SET EXERCISE:
Can you retype the material from the line with "How far is [795,105]" up to and including its final line, word for word?

Saved entries:

════════════════

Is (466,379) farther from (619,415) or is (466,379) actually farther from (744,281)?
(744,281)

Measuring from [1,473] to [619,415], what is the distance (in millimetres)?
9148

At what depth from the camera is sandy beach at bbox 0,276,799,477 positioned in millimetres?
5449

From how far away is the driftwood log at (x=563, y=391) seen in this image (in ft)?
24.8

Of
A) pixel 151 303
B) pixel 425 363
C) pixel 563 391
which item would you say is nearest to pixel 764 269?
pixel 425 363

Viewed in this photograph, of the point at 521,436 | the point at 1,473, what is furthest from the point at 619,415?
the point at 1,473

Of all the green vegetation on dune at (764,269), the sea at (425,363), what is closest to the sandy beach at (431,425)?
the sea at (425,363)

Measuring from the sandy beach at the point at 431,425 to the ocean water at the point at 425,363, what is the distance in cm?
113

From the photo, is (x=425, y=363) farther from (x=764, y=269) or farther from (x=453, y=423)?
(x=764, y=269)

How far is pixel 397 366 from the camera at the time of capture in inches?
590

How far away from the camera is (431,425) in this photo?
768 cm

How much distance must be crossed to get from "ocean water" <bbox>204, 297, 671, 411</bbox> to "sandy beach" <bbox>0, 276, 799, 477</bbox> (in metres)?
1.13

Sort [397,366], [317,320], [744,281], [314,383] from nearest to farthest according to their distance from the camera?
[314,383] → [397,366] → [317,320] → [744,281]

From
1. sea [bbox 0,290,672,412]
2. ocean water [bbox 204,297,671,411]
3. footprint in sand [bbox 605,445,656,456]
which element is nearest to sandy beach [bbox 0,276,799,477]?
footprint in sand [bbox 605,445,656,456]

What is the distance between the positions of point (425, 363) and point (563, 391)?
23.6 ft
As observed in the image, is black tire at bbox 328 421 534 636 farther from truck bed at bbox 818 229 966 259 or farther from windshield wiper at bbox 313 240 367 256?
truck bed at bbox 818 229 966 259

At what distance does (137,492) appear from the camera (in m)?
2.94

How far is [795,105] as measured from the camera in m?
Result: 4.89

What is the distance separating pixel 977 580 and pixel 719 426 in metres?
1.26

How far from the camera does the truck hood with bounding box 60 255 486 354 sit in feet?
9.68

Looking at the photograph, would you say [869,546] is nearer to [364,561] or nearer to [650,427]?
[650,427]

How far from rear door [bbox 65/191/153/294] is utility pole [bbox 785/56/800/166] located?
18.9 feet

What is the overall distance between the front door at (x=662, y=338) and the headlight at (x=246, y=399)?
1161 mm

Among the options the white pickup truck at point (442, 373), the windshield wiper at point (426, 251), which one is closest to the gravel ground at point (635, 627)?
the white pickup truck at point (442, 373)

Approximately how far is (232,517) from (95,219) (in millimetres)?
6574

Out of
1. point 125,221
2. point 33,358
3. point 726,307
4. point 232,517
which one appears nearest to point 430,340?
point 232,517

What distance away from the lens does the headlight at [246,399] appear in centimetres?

════════════════

WRITTEN RESPONSE:
How far is [795,105] as measured from the camera in m?
Result: 4.89

What is the distance separating pixel 977 580 and pixel 719 426 in metres?
1.26

How far from the camera does the truck hood with bounding box 60 255 486 354 sit in feet?
9.68

Looking at the photograph, would you say [869,546] is nearer to [364,561] or nearer to [650,427]?
[650,427]

How far from rear door [bbox 65/191/153/294] is utility pole [bbox 785/56/800/166] located?
18.9 feet

What is the overall distance between the front door at (x=662, y=338) and the headlight at (x=246, y=399)?
1161 mm

Among the options the white pickup truck at point (442, 373), the windshield wiper at point (426, 251), which one is closest to the gravel ground at point (635, 627)?
the white pickup truck at point (442, 373)

Approximately how far is (232,517) from (95,219) (in millimetres)?
6574

Out of
1. point 125,221
2. point 33,358
3. point 726,307
4. point 232,517
which one appears nearest to point 430,340?
point 232,517

What distance away from the lens does the headlight at [246,399] appear in centimetres?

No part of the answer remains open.